List of Poems By Catullus - Manuscript Tradition

Manuscript Tradition

Almost all of Catullus' poems survived from antiquity in a single manuscript discovered c. 1300 in Verona, conventionally called "V" for the "Verona codex"; legend has it that the manuscript was found underneath a beer barrel. Two copies were made from the V manuscript, which was then lost. One of the copies was itself copied twice, after which it was lost in turn. Hence, Catullus' works depend on three surviving copies of the single V manuscript. The first printed edition (edito princeps) of Catullus appeared in Venice in 1472; the following year, Francesco Puteolano published the second printed edition in Parma.
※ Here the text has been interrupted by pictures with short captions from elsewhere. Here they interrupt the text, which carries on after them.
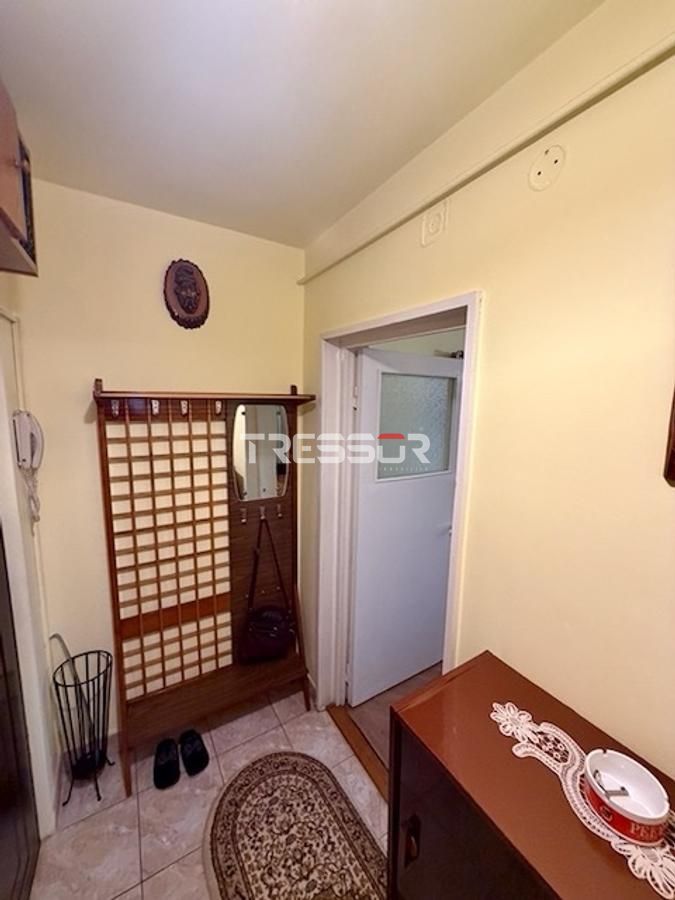 APARTAMENT 2 CAMERE DE VÂNZARE – PARC TABACĂRIEI / ZODIAC - Poză 5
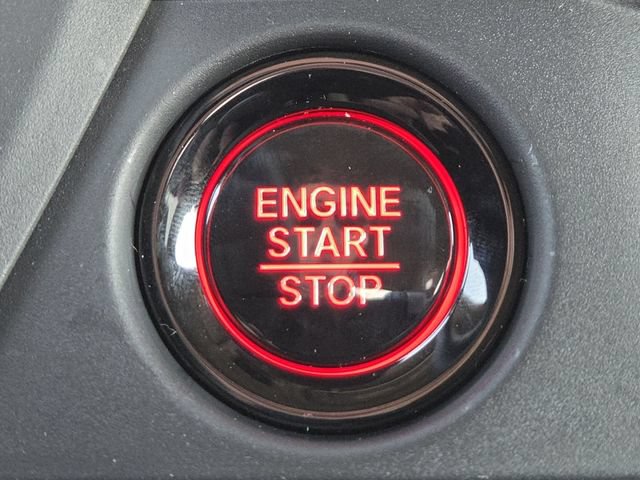 New 2026 Honda Pilot EX-L image 33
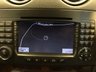 USED 2007 57 MERCEDES-BENZ M-CLASS 3.0 ML280 CDI SE 5d 188 BHP OVER 100 CARS IN STOCK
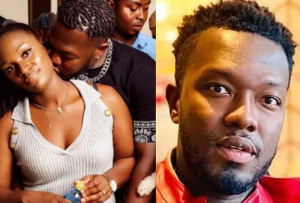 Reggie Zippy And Wife.png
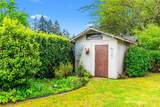 2716 Walnut Loop - Photo 39
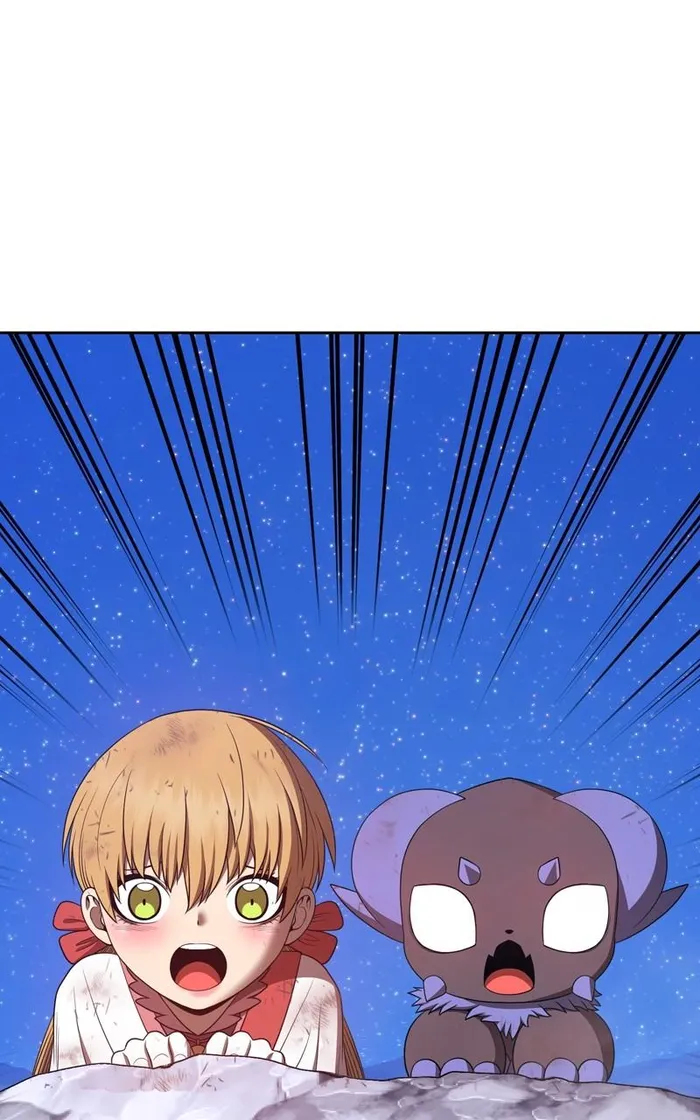 Page 413 of Chapter 79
For fourteen centuries (c. 1st century BC- c. 14th century AD), the poems of Catullus were copied by hand from other hand-written copies, a process that gradually led to a few errors in the received text. Scholars have applied methods of textual criticism to undo these errors and reconstruct Catullus' original text as much as possible. As an early example, Puteolano stated in the second edition (1473) that he made extensive "corrections" of the previous (1472) edition. In 1577, J. J. Scaliger published an emended version of Catullus' works, using the then novel genealogical method of textual criticism. Scholars since then have worked to emend these reconstructions to approximate more closely the original poems of Catullus; examples of these variant readings and emendations are given in the footnotes to the text below.